Additionally, instant forms of formative assessments, including the use of electronic clickers, index cards, and individual whiteboards (where teachers can ask questions and students can answer by holding up whiteboards) allow teachers to instantly re-teach topics where conceptual or computational errors exist (Crumrine & Demers, 2007). Because task or test forms of formative assessments may not capture cognitive processes, clinical interviews can be conducted (Piaget, 1976, as cited by Ginsburg, 2009). An adaptation of clinical interviews appropriate in the mathematics education setting would begin with an observation of the student performing a pre-chosen task. The interviewee proposes a hypothesis about the behavior, assigns new tasks, then asks a series of questions that prompt answers to how the student is behaving or thinking. The interview should be student-centered and questions should be constructed in real time (Piaget). Effective clinical interviews are based on strong theory, hypotheses, and evidence (Piaget). Although interviews can provide more insight into student thinking than observations or tests, they are dependent on human skill and may not be reliable (Ginsburg, 2009).


Formative assessments can reveal information about a student’s performance, thinking, knowledge, learning potential, affect, and motivation (Ginsburg, 2009). These assessments, when part of a structured process, may lead to significant increases in academic achievement (Black & Wiliam, 2009; Davis & McGowen, 2007). Black and Wiliam (1998) found that the use of formative assessments had an effect size between 0.4 and 0.7 standard deviation units and that, across 250 studies, areas of increased achievement all had the use of formative assessments in common.


Effective instructional change based on formative assessment results can have multiple effects. First, these assessments can benefit the current cohort of students through instructional  Effect sizes greater than 0.4 are considered moderate to strong. improvement tailored to their specific needs. Second, these instructional improvements remain available for future cohorts if their formative assessments reveal similar conceptual misconceptions or computational errors (Davis & McGowen, 2007). Black and Wiliam (2009) argue that using formative assessments must be an ongoing, iterative process because there is always room for improving the formative assessments as a guide to alter instruction and curriculum.


Formative assessments are growing in importance; are critical in revealing student knowledge, motivation, and thinking; and have been part of various educational reforms in the past decade. Formative assessments can be both formal and informal. Some are more appropriate for particular types of curricula. Although information exists on the types and use of formative assessments, difficulties and misunderstandings persist regarding how to interpret the results of formative assessments and what instructional steps should be made following the interpretation. From formative assessments, teachers may be able to see which topics to re-teach yet may not have a clear understanding of how to alter instructional strategies to re-teach the topic. One way to address these issues is through a common-error approach which can most effectively be used within a collaborative teacher setting to come to a consensus about explanations for those errors and how to interpret the data generated. Understanding common errors in algebra could help teachers develop, interpret, and react to formative assessments. To help build a connection between common algebra errors, formative assessments, and instructional practice, this literature review aims to move toward a better understanding of how teachers can develop formative assessments to address common errors in algebra, how they can respond post-assessment to clarify misunderstandings, the importance of collaboration, and the possible role that professional learning communities can play in this overall process.

Data excerpts:

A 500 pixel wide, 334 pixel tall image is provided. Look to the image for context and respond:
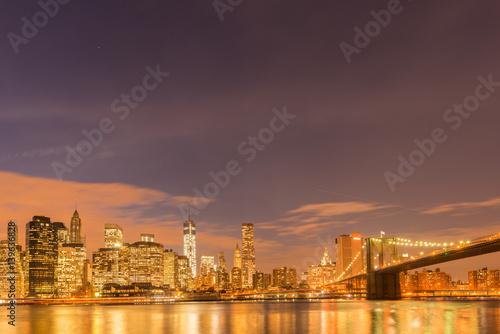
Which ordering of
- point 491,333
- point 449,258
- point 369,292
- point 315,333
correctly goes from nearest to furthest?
1. point 491,333
2. point 315,333
3. point 449,258
4. point 369,292

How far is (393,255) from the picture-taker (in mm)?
145875

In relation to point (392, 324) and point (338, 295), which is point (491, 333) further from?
Result: point (338, 295)

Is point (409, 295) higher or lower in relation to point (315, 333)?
lower

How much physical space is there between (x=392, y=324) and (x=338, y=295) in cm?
14752

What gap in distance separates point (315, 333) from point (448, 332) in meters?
10.9

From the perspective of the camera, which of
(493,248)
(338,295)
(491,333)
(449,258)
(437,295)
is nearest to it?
(491,333)

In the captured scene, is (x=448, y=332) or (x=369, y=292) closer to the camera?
(x=448, y=332)

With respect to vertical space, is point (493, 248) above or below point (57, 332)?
above

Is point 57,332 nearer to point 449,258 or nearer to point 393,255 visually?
point 449,258

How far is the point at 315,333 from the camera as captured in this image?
47.2 m

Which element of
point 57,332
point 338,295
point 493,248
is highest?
point 493,248

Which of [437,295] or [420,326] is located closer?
[420,326]

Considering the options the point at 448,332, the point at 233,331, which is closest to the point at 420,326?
the point at 448,332

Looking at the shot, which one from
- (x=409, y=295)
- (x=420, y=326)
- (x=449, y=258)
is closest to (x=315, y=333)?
(x=420, y=326)
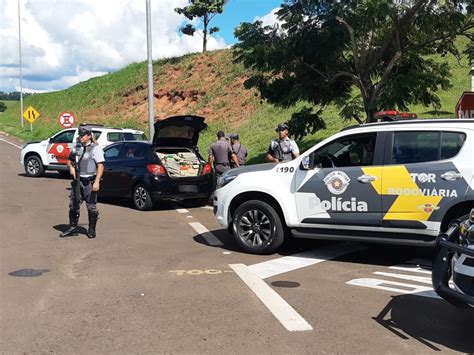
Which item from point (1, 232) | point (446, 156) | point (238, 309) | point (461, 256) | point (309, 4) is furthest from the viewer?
point (309, 4)

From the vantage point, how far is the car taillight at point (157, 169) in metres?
11.4

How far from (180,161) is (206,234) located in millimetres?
3245

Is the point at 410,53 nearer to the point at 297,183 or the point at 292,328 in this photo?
the point at 297,183

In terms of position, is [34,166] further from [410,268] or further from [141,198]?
[410,268]

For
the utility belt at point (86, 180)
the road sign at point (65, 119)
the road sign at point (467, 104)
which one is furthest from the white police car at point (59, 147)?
the road sign at point (467, 104)

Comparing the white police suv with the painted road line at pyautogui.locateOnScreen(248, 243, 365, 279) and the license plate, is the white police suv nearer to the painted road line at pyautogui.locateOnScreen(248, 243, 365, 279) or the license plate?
the painted road line at pyautogui.locateOnScreen(248, 243, 365, 279)

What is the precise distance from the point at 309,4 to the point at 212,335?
33.2 ft

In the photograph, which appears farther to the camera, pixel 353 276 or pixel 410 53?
pixel 410 53

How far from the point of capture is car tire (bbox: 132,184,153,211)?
11484 millimetres

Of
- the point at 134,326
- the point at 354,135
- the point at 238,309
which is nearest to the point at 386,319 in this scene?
the point at 238,309

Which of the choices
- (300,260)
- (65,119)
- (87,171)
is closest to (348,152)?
(300,260)

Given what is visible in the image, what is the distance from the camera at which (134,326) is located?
474 cm

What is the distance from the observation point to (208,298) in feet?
18.2

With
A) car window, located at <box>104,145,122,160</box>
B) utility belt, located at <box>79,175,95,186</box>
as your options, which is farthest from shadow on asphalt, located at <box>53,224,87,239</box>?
car window, located at <box>104,145,122,160</box>
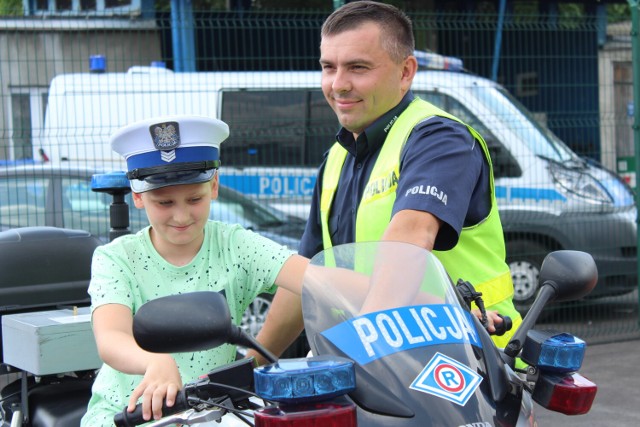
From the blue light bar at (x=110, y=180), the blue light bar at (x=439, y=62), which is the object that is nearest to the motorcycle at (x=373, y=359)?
the blue light bar at (x=110, y=180)

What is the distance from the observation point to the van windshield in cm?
899

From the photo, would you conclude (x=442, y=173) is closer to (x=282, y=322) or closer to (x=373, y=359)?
(x=282, y=322)

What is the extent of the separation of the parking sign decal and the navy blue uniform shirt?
829 mm

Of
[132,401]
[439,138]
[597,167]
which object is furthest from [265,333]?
[597,167]

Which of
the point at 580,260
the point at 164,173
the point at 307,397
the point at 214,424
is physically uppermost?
the point at 164,173

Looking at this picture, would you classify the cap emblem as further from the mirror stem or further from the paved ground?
the paved ground

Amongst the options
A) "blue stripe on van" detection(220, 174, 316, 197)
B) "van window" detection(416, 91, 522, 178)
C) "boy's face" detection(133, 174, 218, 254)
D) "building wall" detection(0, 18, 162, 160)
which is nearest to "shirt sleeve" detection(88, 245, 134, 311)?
"boy's face" detection(133, 174, 218, 254)

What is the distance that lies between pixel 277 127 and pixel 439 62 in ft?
5.32

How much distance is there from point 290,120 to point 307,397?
279 inches

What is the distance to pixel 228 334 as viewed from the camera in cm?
205

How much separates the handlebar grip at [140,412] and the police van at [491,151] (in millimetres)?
6504

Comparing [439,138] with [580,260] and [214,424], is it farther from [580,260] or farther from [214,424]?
[214,424]

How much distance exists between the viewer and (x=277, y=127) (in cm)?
879

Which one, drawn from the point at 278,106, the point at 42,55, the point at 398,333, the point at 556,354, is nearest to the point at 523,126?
the point at 278,106
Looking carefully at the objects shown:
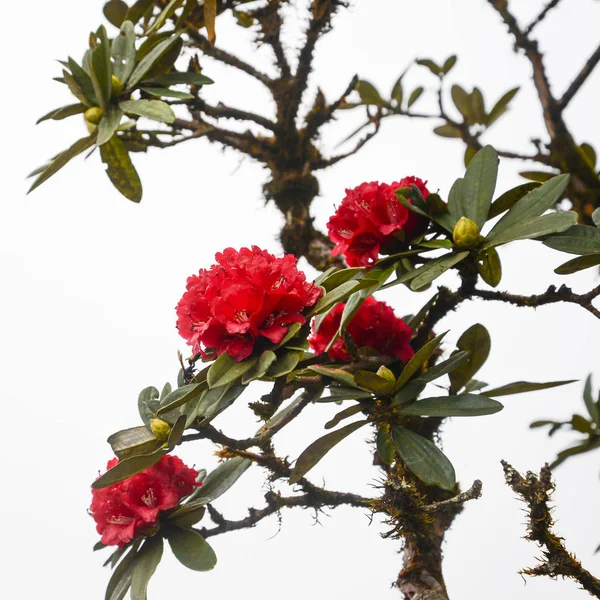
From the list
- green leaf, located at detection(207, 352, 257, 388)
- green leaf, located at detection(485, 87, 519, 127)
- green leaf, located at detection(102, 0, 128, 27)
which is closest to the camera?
green leaf, located at detection(207, 352, 257, 388)

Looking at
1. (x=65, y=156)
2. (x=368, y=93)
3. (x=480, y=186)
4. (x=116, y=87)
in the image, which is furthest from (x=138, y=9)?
(x=480, y=186)

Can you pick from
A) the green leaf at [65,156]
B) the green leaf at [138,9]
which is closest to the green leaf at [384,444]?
the green leaf at [65,156]

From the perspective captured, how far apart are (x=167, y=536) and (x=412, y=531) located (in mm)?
317

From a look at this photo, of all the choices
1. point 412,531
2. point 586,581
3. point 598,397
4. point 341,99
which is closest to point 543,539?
point 586,581

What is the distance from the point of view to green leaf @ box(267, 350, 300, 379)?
72 cm

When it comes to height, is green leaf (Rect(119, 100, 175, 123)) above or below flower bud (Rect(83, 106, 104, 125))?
below

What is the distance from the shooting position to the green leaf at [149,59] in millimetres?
1068

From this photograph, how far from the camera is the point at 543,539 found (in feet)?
2.62

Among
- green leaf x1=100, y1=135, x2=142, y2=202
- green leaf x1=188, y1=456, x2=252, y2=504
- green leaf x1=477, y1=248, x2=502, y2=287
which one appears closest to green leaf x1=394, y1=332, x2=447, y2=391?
green leaf x1=477, y1=248, x2=502, y2=287

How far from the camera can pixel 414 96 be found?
1.60 meters

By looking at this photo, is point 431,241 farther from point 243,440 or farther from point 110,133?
point 110,133

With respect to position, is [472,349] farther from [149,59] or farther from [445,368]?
[149,59]

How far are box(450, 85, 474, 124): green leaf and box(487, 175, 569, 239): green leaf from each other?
0.77 metres

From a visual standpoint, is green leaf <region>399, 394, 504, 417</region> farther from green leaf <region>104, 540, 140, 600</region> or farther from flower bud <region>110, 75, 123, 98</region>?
flower bud <region>110, 75, 123, 98</region>
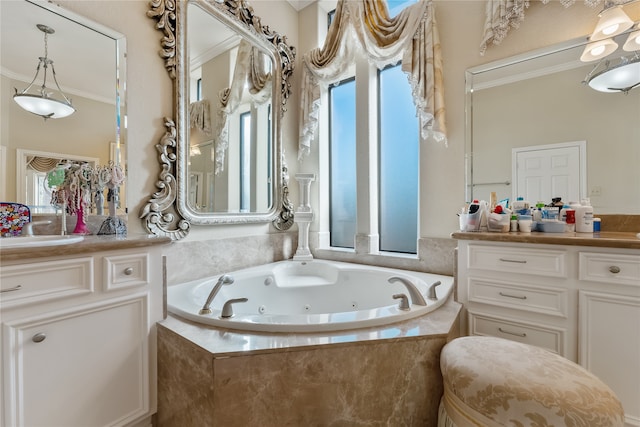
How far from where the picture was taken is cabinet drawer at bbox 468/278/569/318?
131cm

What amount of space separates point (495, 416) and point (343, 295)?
4.29 ft

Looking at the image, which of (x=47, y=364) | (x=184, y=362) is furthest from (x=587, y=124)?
(x=47, y=364)

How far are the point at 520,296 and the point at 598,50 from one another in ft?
4.92

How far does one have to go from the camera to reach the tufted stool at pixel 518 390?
81cm

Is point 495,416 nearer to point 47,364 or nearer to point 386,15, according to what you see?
point 47,364

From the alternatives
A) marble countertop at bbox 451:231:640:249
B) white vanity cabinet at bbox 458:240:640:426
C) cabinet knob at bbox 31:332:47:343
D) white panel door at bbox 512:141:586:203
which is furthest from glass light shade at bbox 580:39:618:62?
cabinet knob at bbox 31:332:47:343

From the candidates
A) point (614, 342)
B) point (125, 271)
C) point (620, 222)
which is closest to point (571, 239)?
point (614, 342)

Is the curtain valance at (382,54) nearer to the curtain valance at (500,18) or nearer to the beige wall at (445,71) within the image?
the beige wall at (445,71)

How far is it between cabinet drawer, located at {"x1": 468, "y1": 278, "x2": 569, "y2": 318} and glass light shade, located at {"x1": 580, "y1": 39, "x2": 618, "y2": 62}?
1.39 m

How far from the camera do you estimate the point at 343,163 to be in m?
2.79

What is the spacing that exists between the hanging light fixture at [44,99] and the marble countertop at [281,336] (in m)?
1.18

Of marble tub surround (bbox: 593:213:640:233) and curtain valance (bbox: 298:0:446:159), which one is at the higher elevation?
curtain valance (bbox: 298:0:446:159)

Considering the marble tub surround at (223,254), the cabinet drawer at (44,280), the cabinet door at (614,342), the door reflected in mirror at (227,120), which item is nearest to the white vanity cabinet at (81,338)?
the cabinet drawer at (44,280)

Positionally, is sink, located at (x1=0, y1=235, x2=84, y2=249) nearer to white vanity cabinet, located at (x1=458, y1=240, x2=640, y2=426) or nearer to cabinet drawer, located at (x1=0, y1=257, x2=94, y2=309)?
cabinet drawer, located at (x1=0, y1=257, x2=94, y2=309)
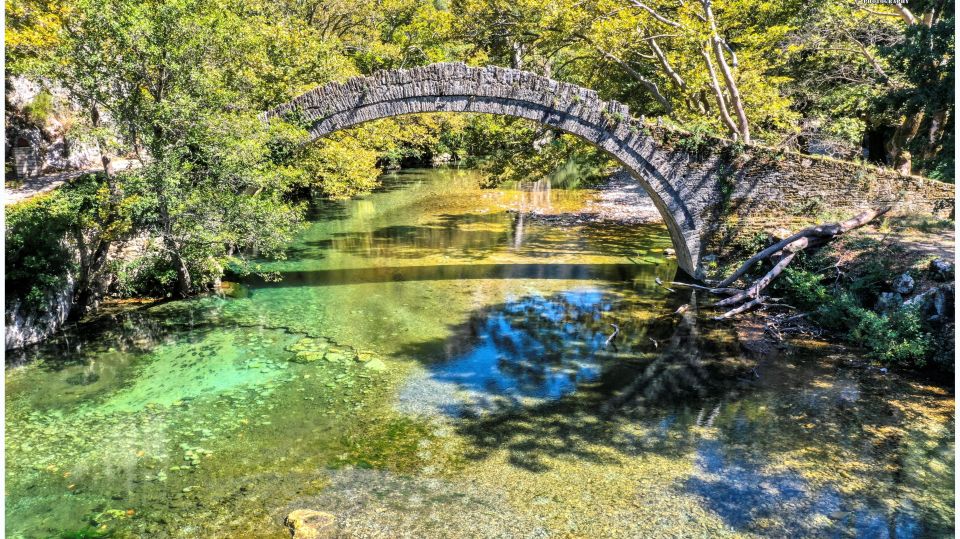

Problems to solve:
a. According to the passage on formative assessments, what range of effect sizes did Black and Wiliam (1998) find for the use of formative assessments?
b. Write out the passage on formative assessments word for word, starting at "Effective instructional change" and ending at "instruction and curriculum.".
The data above are separate material and unrelated to the passage on formative assessments.

Answers by item:
a. An effect size between 0.4 and 0.7 standard deviation units.

b.
Effective instructional change based on formative assessment results can have multiple effects. First, these assessments can benefit the current cohort of students through instructional  Effect sizes greater than 0.4 are considered moderate to strong. improvement tailored to their specific needs. Second, these instructional improvements remain available for future cohorts if their formative assessments reveal similar conceptual misconceptions or computational errors (Davis & McGowen, 2007). Black and Wiliam (2009) argue that using formative assessments must be an ongoing, iterative process because there is always room for improving the formative assessments as a guide to alter instruction and curriculum.